Underwater acoustic localization algorithms with environmental uncertainty, multipath propagation, and absence of line-of-sight, including performance bounds across a range of scenarios.

The ocean is one of the most challenging environments for acoustic localization: sound waves spread, refract, and reflect from the seabed and the surface, and multipath propagation is the rule rather than the exception. In addition, the medium varies not only over time, but also with depth, temperature, salinity, and other physical characteristics of the environment. As a result, models that are carefully calibrated under ideal conditions tend to break down when deployed in realistic settings. This raises a central scientific question: how can the location of an acoustic source be reliably determined in the presence of significant environmental uncertainty, partial information, and sometimes a complete absence of line-of-sight between the source and the sensors?

Our research in underwater acoustic localization focuses on developing new, accurate, and efficient methods that operate under such conditions.
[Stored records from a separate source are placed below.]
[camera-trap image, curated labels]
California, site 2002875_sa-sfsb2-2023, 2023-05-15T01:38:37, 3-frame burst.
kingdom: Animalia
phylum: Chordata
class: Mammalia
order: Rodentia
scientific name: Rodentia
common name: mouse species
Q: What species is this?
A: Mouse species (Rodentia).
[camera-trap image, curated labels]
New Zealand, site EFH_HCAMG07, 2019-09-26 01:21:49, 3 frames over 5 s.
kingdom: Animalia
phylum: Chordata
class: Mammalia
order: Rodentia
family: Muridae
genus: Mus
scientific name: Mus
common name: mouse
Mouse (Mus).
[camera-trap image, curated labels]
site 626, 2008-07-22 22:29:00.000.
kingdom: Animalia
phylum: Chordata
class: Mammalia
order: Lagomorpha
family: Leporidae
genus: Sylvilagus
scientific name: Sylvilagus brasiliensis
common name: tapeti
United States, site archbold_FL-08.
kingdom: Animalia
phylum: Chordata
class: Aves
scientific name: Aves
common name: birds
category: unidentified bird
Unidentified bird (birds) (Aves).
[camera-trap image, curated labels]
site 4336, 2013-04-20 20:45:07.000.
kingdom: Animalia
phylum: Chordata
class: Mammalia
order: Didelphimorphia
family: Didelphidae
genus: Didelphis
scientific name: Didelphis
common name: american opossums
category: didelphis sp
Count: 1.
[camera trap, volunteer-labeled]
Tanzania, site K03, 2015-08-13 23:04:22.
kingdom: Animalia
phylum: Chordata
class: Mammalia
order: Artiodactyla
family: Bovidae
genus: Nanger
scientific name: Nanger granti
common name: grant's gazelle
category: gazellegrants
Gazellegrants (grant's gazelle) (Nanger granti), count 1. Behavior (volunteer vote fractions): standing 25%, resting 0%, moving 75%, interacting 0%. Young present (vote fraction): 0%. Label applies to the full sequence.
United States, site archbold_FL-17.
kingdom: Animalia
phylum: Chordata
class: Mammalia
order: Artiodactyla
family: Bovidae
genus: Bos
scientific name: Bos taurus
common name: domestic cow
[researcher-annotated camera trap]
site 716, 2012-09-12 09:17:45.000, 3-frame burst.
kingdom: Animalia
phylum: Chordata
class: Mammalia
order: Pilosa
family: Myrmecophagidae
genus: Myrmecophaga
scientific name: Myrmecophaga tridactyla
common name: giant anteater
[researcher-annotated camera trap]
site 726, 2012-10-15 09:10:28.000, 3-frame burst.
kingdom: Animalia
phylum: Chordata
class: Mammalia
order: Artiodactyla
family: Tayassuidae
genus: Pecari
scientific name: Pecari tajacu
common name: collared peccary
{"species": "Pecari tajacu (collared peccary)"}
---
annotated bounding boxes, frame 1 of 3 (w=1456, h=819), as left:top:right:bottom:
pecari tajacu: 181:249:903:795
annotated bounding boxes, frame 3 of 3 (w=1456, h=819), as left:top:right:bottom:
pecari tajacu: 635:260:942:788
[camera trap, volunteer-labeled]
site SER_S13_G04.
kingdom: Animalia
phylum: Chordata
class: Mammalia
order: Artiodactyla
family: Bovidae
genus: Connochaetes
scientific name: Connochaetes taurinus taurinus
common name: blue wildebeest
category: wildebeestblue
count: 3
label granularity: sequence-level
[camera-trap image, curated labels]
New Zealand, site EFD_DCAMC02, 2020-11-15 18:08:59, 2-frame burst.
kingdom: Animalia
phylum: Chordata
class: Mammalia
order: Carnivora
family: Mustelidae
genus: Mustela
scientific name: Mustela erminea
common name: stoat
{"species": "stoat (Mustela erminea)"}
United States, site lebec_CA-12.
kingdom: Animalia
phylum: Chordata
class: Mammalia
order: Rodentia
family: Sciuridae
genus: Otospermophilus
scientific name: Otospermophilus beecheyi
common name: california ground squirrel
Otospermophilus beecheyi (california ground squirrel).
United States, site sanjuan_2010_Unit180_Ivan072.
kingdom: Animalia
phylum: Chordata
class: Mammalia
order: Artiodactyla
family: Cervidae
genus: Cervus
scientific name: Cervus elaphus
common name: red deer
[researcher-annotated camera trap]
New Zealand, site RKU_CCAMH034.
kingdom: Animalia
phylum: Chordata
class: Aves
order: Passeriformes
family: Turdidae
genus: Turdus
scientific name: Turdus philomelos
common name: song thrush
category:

Within this project, we have developed a localization framework based on a multipath propagation model that enables source localization even in the presence of acoustic blockage along the direct line-of-sight to all sensors. In parallel with classical model-based approaches, we develop deep learning algorithms for direct localization that map raw data directly to source position, combining physical insight with statistical generalization capabilities. This integration leads to improved performance compared to traditional methods, while maintaining significantly lower computational complexity.